The tranny that was behind the 325 horse mitsu was the same weight as the Ford trans... (was thinking of building another one)... While the motor was actually lighter than the PS. You could get it in (From memory now, so I might be a little off) 205, 275 and 325 HP.
I hear you loud and clear on the drivetrain, but the only thing they would have had to really beef up is the rearend. I have seen dual wheeled trucks beat to the point of rear-end explode and never seen them break a spring or twist a frame.

The question was asked about why the big three dont jump up the fuel in thier trucks and make more power. I think it is the same reason they did not go for big turbo inline power.

Americans, (50% of them at least) are idiots.

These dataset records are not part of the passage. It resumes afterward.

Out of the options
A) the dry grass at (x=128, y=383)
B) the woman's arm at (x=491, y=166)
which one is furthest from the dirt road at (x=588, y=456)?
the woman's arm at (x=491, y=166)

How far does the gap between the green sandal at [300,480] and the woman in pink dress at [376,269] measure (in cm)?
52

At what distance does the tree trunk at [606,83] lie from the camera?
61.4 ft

My friend popped a chip into his Jetta TDI. Brought the car to 25 PSI out of the turbo and about 125 HP. Made the car sweet, fun to drive and did nothing to the mileage. But..tromp it in the rain and the thing turns tire in third gear. The turbo comes on all at once and you need to have a little bit of skill with the throttle in slippery conditions. In snow, you actually have to be carefull with the car or you lose your steering.
The big power Dodge I had the pleasure of driving was the same way. You had better not roll that thing on full bore in the rain...you will be sorry unless you know what you are doing.
Sadly, as we all know here, few people know what they are doing. High turbo output is peaky power, therefore it lacks the "granny-safe" linear driveability.

(Funny though...that little Jetta motor is available in the UK with 175 HP right from the factory. What does that say about Americans??)

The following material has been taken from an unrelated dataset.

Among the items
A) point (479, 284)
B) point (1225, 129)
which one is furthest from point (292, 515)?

I think that is why they don't lean towards the more industrial motors in the 1 ton trucks. Peaky power would bring about some ******* who was showing off and lost it with a class action suit etc etc.....

Like one of the guys who posted here earlier said.."..big power...big responsibility.." how true it is.

I have not checked on the Cat's smaller engines lately, but the stuff they were putting into the big rigs was neck in neck for fleet cost with the Detroit motors. (At least on the data of the 10,000 trucks I deal with.)
If there is one thing I have learned from crunching all the numbers for fleets, it is that reliability and costs change from year to year. That is why I am not "brand-loyal".